XOM currently has a dividend yield of 8.25%. CEO Darren Woods stated at the beginning of April that he was committed to maintaining the dividend, but crude oil is now trading around $9 lower than when he made those comments.

Exxon borrowed money to finance its dividend payments last year, but this isn’t a sustainable plan in the long-term. The company’s credit rating has been cut by Moody’s and S&P in the past few weeks. The problem is, until recently analysts were talking about financing the dividend through borrowing and asset sales as being unstainable over a period of years, but current conditions have made these much more pressing questions.

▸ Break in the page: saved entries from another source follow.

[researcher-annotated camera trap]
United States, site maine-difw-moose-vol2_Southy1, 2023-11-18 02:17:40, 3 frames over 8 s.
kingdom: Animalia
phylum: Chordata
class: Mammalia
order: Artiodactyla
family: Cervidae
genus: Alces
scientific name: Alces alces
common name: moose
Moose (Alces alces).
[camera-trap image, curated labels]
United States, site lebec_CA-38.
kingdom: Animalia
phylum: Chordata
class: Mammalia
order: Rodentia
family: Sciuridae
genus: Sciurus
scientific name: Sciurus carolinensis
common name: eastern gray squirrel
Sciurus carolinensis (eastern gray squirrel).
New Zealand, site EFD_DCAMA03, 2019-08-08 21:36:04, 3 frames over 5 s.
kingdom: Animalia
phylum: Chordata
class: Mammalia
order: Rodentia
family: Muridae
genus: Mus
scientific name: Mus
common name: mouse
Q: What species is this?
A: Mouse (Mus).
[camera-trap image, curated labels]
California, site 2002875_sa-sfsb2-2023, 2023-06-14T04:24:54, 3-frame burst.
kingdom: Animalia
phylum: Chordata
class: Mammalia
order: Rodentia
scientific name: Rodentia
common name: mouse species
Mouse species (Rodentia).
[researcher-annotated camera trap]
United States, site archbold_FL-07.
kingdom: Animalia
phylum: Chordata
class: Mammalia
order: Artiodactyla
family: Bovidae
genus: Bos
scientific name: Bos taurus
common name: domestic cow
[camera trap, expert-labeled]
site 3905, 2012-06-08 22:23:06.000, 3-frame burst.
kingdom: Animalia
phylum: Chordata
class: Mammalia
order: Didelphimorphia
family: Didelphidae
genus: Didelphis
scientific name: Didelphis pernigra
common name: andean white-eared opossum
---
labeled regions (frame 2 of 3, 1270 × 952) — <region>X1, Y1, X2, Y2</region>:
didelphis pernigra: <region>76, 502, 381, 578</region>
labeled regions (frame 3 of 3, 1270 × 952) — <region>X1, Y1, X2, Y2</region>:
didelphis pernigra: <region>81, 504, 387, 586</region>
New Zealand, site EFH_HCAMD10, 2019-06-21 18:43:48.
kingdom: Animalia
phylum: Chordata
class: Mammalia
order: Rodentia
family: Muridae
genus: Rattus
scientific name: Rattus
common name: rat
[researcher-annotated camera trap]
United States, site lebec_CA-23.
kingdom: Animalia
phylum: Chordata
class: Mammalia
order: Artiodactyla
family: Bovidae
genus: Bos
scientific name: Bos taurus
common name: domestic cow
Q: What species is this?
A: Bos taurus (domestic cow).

XOM analyst ratings and price targets

XOM, Analyst Recommendations, Marketsx – 12.30 UTC, April 21st, 2020

XOM currently has a “Neutral” rating, according to our Analyst Recommendations tool, which shows that the majority of analysts rate the stock a “Hold”. The price target of $50 represents an upside of 21% from yesterday’s closing pricing (April 20th).

XOM, Hedge Fund Confidence, Marketsx – 12.35 UTC, April 21st, 2020

Meanwhile, hedge funds are bearish on the stock, having sold 31 million shares during the previous quarter.